There are many times when I have created a site using WordPress where I have had trouble managing the categories I had created. I would have many different main categories, but many times the “child” or “sub-categories” would be the same. This led to category-overload as there would be tons of different categories that made managing them a nightmare.

For Example:
- Category 1
- Pictures
- Videos
- Articles
- Category 2
- Pictures
- Featured
- News
Typically that’s how I have been setting up categories. You will notice that they both contain the sub-category “Pictures.” You can imagine how long your category list can get when setting up your backend this way.

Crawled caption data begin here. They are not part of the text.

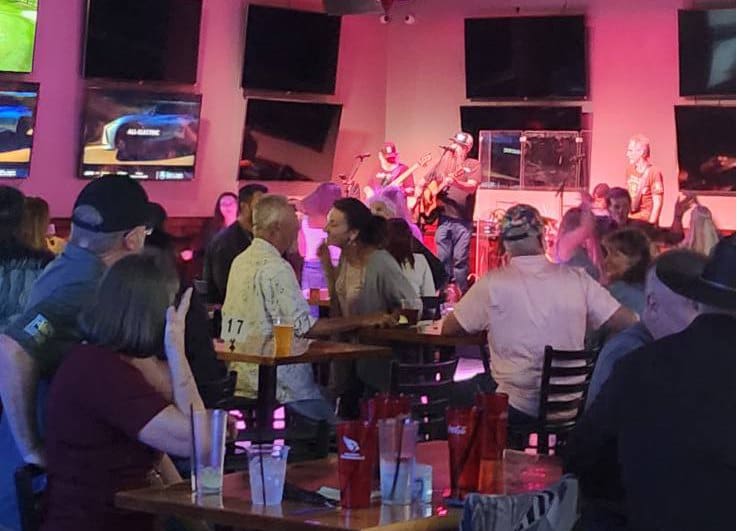Crowd listening to a band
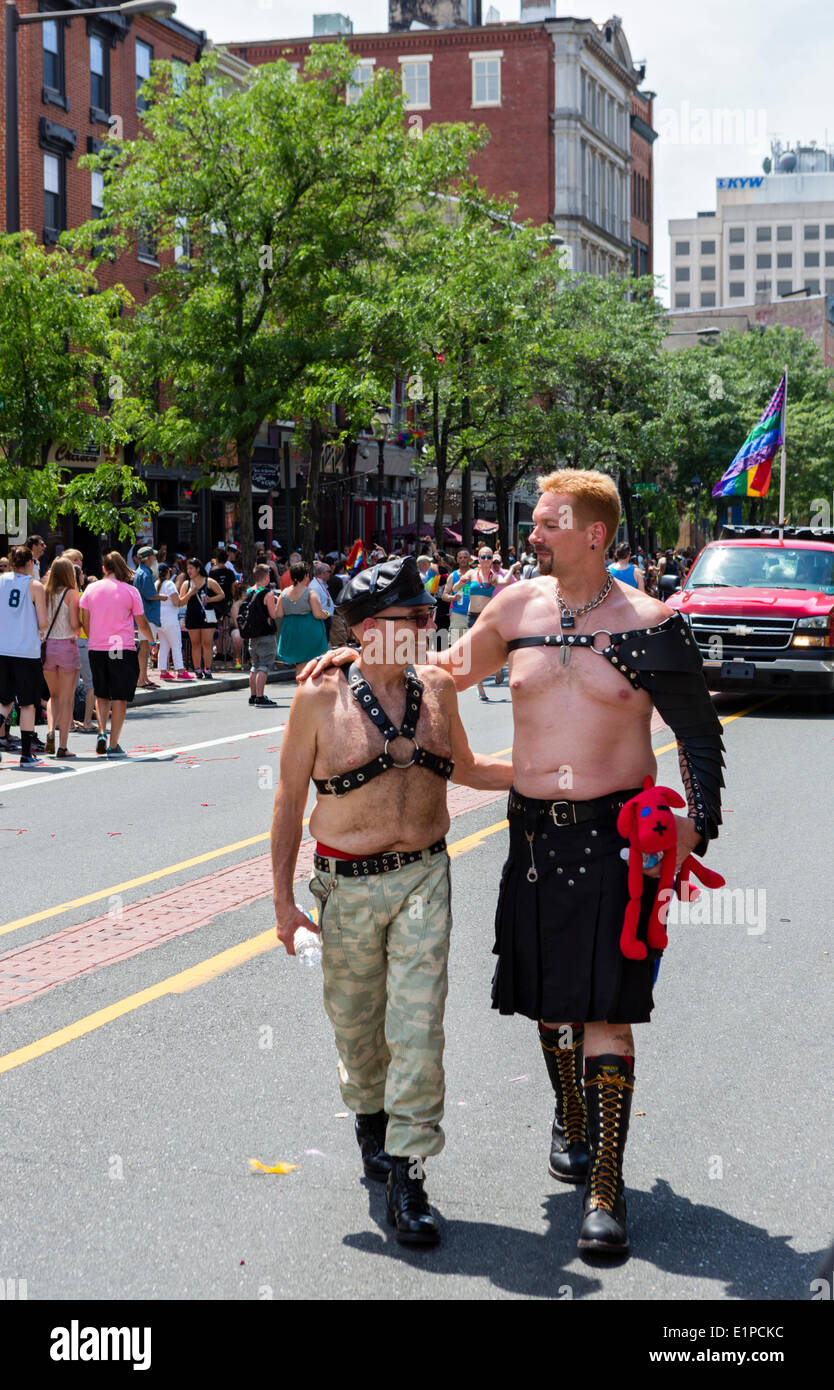 Two gay men walking down Market Street in downtown Philadelphia, PA at 2014 PrideDay on Sunday June 8th - Philadelphia's annual LGBT Pride Parade and Festival Stock Photo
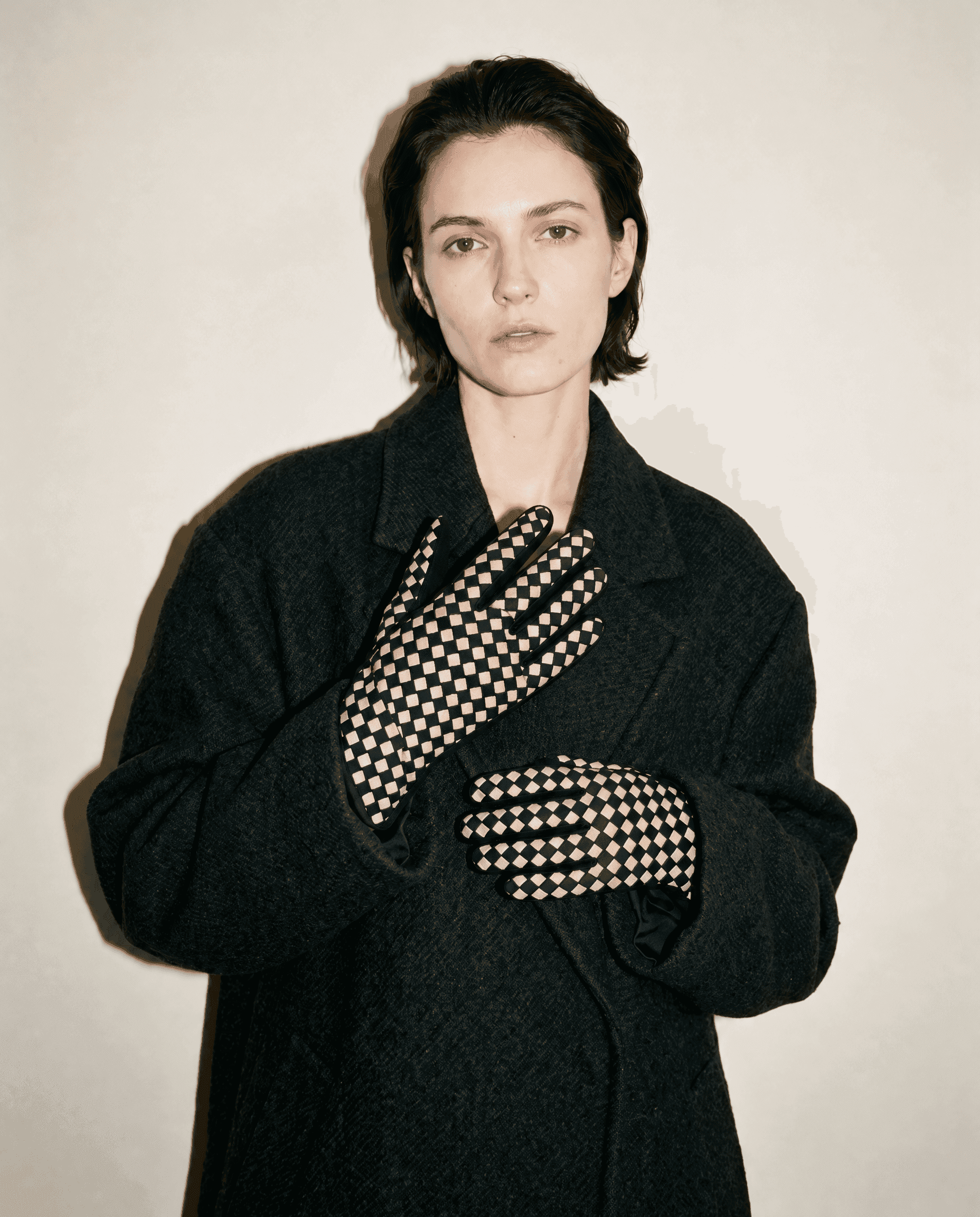black suede gloves with a cream checkerboard across the back of the hand, worn with an oversized charcoal wool coat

I was trying to find a solution to this because I knew that there had to be a better way and eventually came across this:
query_posts(array(‘category__and’ => array(2,6)));
What this allows you to do is only display the posts that are in two categories (in this example 2 & 6). For this to be the most effective, you will want to set up your categories in a different way than mentioned above:
- Category 1
- Videos
- Articles
- Category 2
- Featured
- News
- Pictures
Normally I would have set up “Pictures” as a subcategory under Category 1 & Category 2, however, what this allows you to do is set up a “Pictures” category only one time and apply posts to that category and the main category.
So when displaying your posts, the code says only show posts that are in “Category 1″ and “Pictures.”
Hope this helps anyone who might have had difficulty trying to figure this out. It helped save me a lot of clutter, confusion and frustration when setting up mine.